**WHAT YOU SHOULD DO:** An exact copy of the listing is what is needed; please output it in full.

BEGIN

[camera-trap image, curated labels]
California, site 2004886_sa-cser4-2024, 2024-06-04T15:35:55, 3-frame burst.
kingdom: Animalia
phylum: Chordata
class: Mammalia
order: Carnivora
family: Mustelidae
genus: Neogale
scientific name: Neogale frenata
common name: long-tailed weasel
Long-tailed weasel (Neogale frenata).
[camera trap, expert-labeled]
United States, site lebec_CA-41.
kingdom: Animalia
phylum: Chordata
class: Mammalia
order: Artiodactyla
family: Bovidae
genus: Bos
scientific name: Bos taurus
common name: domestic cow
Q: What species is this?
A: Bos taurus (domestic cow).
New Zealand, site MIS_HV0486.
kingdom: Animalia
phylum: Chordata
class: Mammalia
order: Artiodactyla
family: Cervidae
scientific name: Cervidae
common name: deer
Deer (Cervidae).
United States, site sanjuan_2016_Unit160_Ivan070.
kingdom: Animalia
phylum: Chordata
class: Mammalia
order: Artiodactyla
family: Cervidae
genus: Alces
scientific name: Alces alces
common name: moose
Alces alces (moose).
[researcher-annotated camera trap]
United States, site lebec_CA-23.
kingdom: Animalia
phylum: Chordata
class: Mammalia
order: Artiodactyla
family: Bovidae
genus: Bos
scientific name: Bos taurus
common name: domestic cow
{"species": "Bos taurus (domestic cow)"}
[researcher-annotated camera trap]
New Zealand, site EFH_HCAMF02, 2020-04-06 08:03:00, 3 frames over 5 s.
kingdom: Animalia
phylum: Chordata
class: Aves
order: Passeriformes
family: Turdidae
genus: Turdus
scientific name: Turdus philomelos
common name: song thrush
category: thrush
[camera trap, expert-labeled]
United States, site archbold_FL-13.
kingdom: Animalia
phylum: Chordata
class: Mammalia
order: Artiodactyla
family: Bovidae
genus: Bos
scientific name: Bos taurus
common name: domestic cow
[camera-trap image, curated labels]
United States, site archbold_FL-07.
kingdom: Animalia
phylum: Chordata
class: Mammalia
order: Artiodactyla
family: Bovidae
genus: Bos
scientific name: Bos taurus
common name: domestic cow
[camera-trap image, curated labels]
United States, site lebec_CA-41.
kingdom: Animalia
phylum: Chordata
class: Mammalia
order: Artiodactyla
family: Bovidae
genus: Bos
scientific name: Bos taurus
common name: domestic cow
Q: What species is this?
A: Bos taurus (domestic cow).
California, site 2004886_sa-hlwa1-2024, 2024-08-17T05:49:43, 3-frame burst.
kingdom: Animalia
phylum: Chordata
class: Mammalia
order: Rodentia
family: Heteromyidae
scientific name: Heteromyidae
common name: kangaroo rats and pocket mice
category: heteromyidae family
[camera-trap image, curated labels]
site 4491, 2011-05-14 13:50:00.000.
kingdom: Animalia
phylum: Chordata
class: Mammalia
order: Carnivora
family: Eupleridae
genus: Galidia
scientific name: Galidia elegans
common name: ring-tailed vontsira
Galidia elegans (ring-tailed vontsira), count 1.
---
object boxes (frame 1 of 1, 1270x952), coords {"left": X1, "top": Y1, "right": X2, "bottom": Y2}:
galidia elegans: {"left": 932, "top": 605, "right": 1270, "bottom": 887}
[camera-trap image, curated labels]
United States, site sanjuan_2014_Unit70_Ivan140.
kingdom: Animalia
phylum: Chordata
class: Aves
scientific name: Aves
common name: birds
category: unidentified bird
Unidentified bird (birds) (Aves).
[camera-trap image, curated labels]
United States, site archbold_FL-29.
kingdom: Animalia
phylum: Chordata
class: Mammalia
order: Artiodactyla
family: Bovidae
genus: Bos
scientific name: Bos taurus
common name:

END

**ANSWER SPACE:**
[camera-trap image, curated labels]
California, site 2004886_sa-cser4-2024, 2024-06-04T15:35:55, 3-frame burst.
kingdom: Animalia
phylum: Chordata
class: Mammalia
order: Carnivora
family: Mustelidae
genus: Neogale
scientific name: Neogale frenata
common name: long-tailed weasel
Long-tailed weasel (Neogale frenata).
[camera trap, expert-labeled]
United States, site lebec_CA-41.
kingdom: Animalia
phylum: Chordata
class: Mammalia
order: Artiodactyla
family: Bovidae
genus: Bos
scientific name: Bos taurus
common name: domestic cow
Q: What species is this?
A: Bos taurus (domestic cow).
New Zealand, site MIS_HV0486.
kingdom: Animalia
phylum: Chordata
class: Mammalia
order: Artiodactyla
family: Cervidae
scientific name: Cervidae
common name: deer
Deer (Cervidae).
United States, site sanjuan_2016_Unit160_Ivan070.
kingdom: Animalia
phylum: Chordata
class: Mammalia
order: Artiodactyla
family: Cervidae
genus: Alces
scientific name: Alces alces
common name: moose
Alces alces (moose).
[researcher-annotated camera trap]
United States, site lebec_CA-23.
kingdom: Animalia
phylum: Chordata
class: Mammalia
order: Artiodactyla
family: Bovidae
genus: Bos
scientific name: Bos taurus
common name: domestic cow
{"species": "Bos taurus (domestic cow)"}
[researcher-annotated camera trap]
New Zealand, site EFH_HCAMF02, 2020-04-06 08:03:00, 3 frames over 5 s.
kingdom: Animalia
phylum: Chordata
class: Aves
order: Passeriformes
family: Turdidae
genus: Turdus
scientific name: Turdus philomelos
common name: song thrush
category: thrush
[camera trap, expert-labeled]
United States, site archbold_FL-13.
kingdom: Animalia
phylum: Chordata
class: Mammalia
order: Artiodactyla
family: Bovidae
genus: Bos
scientific name: Bos taurus
common name: domestic cow
[camera-trap image, curated labels]
United States, site archbold_FL-07.
kingdom: Animalia
phylum: Chordata
class: Mammalia
order: Artiodactyla
family: Bovidae
genus: Bos
scientific name: Bos taurus
common name: domestic cow
[camera-trap image, curated labels]
United States, site lebec_CA-41.
kingdom: Animalia
phylum: Chordata
class: Mammalia
order: Artiodactyla
family: Bovidae
genus: Bos
scientific name: Bos taurus
common name: domestic cow
Q: What species is this?
A: Bos taurus (domestic cow).
California, site 2004886_sa-hlwa1-2024, 2024-08-17T05:49:43, 3-frame burst.
kingdom: Animalia
phylum: Chordata
class: Mammalia
order: Rodentia
family: Heteromyidae
scientific name: Heteromyidae
common name: kangaroo rats and pocket mice
category: heteromyidae family
[camera-trap image, curated labels]
site 4491, 2011-05-14 13:50:00.000.
kingdom: Animalia
phylum: Chordata
class: Mammalia
order: Carnivora
family: Eupleridae
genus: Galidia
scientific name: Galidia elegans
common name: ring-tailed vontsira
Galidia elegans (ring-tailed vontsira), count 1.
---
object boxes (frame 1 of 1, 1270x952), coords {"left": X1, "top": Y1, "right": X2, "bottom": Y2}:
galidia elegans: {"left": 932, "top": 605, "right": 1270, "bottom": 887}
[camera-trap image, curated labels]
United States, site sanjuan_2014_Unit70_Ivan140.
kingdom: Animalia
phylum: Chordata
class: Aves
scientific name: Aves
common name: birds
category: unidentified bird
Unidentified bird (birds) (Aves).
[camera-trap image, curated labels]
United States, site archbold_FL-29.
kingdom: Animalia
phylum: Chordata
class: Mammalia
order: Artiodactyla
family: Bovidae
genus: Bos
scientific name: Bos taurus
common name:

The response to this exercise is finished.